ADAINFO, KOTABARU – Ketua Jaringan Media Siber Indonesia (JMSI) cabang Kotabaru, Masduki meluangkan waktu hadir memenuhi undangan pengurus cabang pergerakan mahasiswa Islam Indonesia (PC-PMII).
PC PMII selain mengundang Ketua JMSI, juga mengundang sejumlah pemateri senior sesuai bidang dalam agenda pelatihan kader dasar (PKD) di gedung Nahdatul Ulama, Minggu.
Menariknya, PKD itu mengusung tema ‘PMII Kotabaru bangkit membentuk kader mujahid yang militan’.
Di hadapan kader PMII Kotabaru, Masduki, salah satu alumni Sekolah Tinggi Ilmu Tarbiyah (STIT) Darul Ulum pun diminta mengupas materi tentang analisis sosial dalam persfektif jurnalis.
Panjang lebar mengupas pentingnya analisis sosial menurut pandangan jurnalis. Ia dengan gamblang bilang menganalisa soal sosial sangat penting agar berita atau karya jurnalistik komperhensif dan informatif bagi para pembaca.

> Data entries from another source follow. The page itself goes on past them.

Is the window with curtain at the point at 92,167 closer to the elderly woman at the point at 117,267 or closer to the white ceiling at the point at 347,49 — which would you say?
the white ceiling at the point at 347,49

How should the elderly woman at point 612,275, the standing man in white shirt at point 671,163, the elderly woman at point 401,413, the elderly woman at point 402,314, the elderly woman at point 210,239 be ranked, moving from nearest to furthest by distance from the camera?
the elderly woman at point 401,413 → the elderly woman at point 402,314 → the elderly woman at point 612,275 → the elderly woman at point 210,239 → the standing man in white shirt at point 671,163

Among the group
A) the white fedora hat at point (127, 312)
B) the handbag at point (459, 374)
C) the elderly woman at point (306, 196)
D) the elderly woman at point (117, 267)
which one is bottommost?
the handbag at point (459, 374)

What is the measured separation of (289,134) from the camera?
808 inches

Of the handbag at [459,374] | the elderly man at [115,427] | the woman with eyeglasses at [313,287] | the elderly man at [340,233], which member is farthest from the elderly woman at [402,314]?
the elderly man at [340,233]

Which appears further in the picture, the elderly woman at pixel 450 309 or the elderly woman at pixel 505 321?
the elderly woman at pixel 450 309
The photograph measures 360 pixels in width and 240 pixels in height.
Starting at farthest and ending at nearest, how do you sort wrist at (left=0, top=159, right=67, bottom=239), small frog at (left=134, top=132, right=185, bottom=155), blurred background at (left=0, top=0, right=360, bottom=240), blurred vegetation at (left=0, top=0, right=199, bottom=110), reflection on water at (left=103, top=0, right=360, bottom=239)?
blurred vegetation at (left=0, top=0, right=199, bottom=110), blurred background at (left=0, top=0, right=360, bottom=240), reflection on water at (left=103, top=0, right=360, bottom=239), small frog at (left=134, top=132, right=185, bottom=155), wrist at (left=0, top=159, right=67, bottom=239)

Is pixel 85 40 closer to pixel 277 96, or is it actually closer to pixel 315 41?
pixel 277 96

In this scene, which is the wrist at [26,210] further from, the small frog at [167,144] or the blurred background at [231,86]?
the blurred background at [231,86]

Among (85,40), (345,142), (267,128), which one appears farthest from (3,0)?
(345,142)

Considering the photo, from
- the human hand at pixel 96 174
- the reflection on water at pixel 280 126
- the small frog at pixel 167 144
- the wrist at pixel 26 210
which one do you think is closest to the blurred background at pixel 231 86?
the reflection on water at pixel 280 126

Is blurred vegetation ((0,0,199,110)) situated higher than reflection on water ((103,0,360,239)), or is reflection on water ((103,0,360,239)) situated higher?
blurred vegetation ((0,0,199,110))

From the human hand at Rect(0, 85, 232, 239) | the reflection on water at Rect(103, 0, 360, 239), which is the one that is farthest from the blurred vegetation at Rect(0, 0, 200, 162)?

Terlebih menurutnya, peliputan berita mestinya wartawan melakukan pendekatan untuk memahami dan melaporkan suatu peristiwa atau isu dengan mempertimbangkan konteks sosial,
“Selain soal sosial, perlakuan perihal analisis sisi budaya dan ekonomi juga penting agar berita yang kemas berbobot dan berdampak positif,” terang Duki, yang baŕu belasan tahun menjadi wartawan aktif itu,’ imbuhnya.
Selanjutnya, suasana PKD itu terkesan makin cair saat para kader diberi kesempatan untuk bertanya dan berdialog langsung dengan narasumber.

Usai sesi tanya jawab, Duki juga mengingatkan agar para kader PMII semakin serius menimba ilmu di bangku kampus agar menjadi sarjana yang membanggakan semua pihak.
Menjaga pergaulan, tidak berbuat hal yang negatif yang dapat mencoreng nama baik orang tua dan perguruan tinggi masing-masing.
Sebagai tambahan, para kader PMII berasal dari tiga perguruan tinggi, yakni STIT Darul Ulum, STIKIP serta Poltek. (red).